(Scene-based spatial questions)
══════════════════════════════
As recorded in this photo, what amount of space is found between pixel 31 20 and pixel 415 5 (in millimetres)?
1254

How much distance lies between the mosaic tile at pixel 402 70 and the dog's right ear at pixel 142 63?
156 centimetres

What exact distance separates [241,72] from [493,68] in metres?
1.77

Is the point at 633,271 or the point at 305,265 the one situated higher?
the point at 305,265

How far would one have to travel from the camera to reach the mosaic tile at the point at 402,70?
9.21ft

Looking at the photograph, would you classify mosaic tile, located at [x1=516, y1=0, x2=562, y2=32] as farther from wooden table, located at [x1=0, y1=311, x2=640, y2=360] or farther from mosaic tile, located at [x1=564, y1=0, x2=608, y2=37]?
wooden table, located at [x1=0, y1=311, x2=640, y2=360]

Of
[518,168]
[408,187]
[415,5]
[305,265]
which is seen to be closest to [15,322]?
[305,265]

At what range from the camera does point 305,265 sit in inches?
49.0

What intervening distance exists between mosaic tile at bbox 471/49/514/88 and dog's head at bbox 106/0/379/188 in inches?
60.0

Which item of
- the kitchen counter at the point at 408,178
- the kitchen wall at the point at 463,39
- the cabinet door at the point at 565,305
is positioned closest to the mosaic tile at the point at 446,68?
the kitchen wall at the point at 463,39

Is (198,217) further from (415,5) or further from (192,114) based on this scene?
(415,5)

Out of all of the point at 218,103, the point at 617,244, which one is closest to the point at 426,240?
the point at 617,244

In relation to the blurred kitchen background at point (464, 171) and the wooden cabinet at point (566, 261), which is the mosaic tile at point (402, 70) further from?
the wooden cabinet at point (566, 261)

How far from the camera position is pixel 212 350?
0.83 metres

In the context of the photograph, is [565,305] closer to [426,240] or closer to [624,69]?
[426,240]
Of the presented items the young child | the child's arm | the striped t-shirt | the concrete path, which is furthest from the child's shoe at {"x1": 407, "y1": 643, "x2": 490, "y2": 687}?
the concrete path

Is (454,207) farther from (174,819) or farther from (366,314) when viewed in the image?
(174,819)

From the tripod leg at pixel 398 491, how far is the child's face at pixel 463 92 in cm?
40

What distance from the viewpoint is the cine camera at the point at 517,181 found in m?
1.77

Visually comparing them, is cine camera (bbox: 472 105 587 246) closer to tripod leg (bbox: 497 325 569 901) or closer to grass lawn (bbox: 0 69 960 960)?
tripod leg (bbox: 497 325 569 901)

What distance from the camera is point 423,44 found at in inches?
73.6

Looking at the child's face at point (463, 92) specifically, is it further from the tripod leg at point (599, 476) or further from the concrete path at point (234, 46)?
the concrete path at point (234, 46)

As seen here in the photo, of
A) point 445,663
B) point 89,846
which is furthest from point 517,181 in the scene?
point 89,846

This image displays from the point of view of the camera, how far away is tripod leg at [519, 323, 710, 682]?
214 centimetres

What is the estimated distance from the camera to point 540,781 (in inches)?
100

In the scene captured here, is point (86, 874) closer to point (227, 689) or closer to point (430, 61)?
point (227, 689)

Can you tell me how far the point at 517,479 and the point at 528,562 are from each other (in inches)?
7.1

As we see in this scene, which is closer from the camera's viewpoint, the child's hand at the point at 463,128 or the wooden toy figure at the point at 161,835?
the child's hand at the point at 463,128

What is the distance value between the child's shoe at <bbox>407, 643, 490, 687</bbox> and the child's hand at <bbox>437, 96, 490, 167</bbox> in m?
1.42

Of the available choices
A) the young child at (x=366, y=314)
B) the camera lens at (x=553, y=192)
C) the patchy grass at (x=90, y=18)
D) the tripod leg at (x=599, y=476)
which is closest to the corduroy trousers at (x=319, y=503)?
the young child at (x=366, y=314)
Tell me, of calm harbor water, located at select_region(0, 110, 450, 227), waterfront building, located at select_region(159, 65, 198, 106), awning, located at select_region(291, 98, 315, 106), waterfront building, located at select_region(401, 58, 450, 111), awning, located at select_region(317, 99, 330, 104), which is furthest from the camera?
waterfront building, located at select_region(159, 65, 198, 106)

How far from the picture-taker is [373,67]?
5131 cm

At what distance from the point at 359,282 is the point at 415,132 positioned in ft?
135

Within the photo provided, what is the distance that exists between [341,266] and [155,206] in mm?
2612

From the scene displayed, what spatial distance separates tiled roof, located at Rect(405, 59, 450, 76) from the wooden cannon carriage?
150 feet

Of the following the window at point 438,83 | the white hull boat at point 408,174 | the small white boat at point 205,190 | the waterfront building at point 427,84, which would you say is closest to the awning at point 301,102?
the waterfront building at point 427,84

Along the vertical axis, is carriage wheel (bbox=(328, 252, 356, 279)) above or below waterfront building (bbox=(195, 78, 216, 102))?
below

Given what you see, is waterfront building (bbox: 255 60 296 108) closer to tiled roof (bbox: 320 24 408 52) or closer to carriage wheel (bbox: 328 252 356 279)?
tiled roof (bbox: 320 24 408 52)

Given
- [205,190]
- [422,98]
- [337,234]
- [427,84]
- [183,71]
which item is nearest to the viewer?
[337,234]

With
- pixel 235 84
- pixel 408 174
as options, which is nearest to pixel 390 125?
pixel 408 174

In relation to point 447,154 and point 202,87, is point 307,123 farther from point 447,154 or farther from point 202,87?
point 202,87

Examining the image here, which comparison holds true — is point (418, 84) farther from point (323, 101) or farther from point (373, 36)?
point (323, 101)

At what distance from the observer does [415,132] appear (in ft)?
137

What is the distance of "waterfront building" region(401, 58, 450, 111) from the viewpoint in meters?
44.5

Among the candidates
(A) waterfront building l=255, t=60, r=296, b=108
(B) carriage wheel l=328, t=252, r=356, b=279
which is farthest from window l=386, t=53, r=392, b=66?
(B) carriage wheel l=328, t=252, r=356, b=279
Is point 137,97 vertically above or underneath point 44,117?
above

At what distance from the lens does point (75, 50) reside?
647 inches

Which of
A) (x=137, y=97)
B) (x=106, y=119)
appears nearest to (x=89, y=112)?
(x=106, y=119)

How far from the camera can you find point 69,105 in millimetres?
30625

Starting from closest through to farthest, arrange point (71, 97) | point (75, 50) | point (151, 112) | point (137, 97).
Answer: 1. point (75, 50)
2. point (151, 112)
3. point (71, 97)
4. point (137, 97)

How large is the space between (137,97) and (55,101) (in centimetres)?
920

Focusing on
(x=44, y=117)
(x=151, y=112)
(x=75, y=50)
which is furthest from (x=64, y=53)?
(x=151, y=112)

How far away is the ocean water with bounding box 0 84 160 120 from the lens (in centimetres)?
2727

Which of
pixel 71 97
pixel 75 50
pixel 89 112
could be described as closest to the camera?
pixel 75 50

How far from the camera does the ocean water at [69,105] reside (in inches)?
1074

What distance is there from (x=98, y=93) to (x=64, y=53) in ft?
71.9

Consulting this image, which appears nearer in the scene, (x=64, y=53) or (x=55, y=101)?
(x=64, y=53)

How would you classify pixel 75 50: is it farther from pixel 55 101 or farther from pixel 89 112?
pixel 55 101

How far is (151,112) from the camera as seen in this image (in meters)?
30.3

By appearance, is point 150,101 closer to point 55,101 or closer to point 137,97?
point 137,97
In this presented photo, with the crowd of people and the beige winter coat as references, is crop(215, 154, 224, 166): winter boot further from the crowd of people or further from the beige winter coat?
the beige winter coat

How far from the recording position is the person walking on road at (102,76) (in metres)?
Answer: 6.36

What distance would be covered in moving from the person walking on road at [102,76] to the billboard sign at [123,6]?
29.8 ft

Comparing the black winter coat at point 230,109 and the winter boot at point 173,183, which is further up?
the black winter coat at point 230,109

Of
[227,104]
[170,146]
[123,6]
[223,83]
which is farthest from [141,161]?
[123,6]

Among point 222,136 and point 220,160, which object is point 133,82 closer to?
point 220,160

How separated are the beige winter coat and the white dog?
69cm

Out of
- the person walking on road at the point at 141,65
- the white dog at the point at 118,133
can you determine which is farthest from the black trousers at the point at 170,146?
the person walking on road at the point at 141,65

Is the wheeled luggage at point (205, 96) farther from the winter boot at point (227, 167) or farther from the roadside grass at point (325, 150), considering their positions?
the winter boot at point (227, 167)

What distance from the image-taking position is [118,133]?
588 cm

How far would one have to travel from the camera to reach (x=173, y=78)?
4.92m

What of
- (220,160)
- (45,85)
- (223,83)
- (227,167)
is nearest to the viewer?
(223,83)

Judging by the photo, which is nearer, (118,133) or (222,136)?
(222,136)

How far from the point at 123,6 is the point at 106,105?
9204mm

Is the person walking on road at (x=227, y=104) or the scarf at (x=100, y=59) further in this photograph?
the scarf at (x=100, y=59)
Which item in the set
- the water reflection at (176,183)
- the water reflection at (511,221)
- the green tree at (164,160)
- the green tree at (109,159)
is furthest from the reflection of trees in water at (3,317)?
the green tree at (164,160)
══════════════════════════════
WHAT YOU ARE ASKED TO DO: Render the listing as a Markdown table, starting at the line that contains "How separated are" and running through the end of the listing, both ends inclusive. Use two columns, "Row" for a running number and "Line" for the text, and skip blank lines.

TASK ANSWER:
| Row | Line |
|---|---|
| 1 | How separated are the beige winter coat and the white dog? |
| 2 | 69cm |
| 3 | Out of |
| 4 | - the person walking on road at the point at 141,65 |
| 5 | - the white dog at the point at 118,133 |
| 6 | can you determine which is farthest from the black trousers at the point at 170,146? |
| 7 | the person walking on road at the point at 141,65 |
| 8 | Is the wheeled luggage at point (205, 96) farther from the winter boot at point (227, 167) or farther from the roadside grass at point (325, 150), considering their positions? |
| 9 | the winter boot at point (227, 167) |
| 10 | What distance from the image-taking position is [118,133]? |
| 11 | 588 cm |
| 12 | How far would one have to travel from the camera to reach (x=173, y=78)? |
| 13 | 4.92m |
| 14 | What of |
| 15 | - (220,160) |
| 16 | - (45,85) |
| 17 | - (223,83) |
| 18 | - (227,167) |
| 19 | is nearest to the viewer? |
| 20 | (223,83) |
| 21 | Judging by the photo, which is nearer, (118,133) or (222,136)? |
| 22 | (222,136) |
| 23 | How far from the point at 123,6 is the point at 106,105? |
| 24 | 9204mm |
| 25 | Is the person walking on road at (x=227, y=104) or the scarf at (x=100, y=59) further in this photograph? |
| 26 | the scarf at (x=100, y=59) |
| 27 | Which item in the set |
| 28 | - the water reflection at (176,183) |
| 29 | - the water reflection at (511,221) |
| 30 | - the green tree at (164,160) |
| 31 | - the green tree at (109,159) |
| 32 | is furthest from the reflection of trees in water at (3,317)? |
| 33 | the green tree at (164,160) |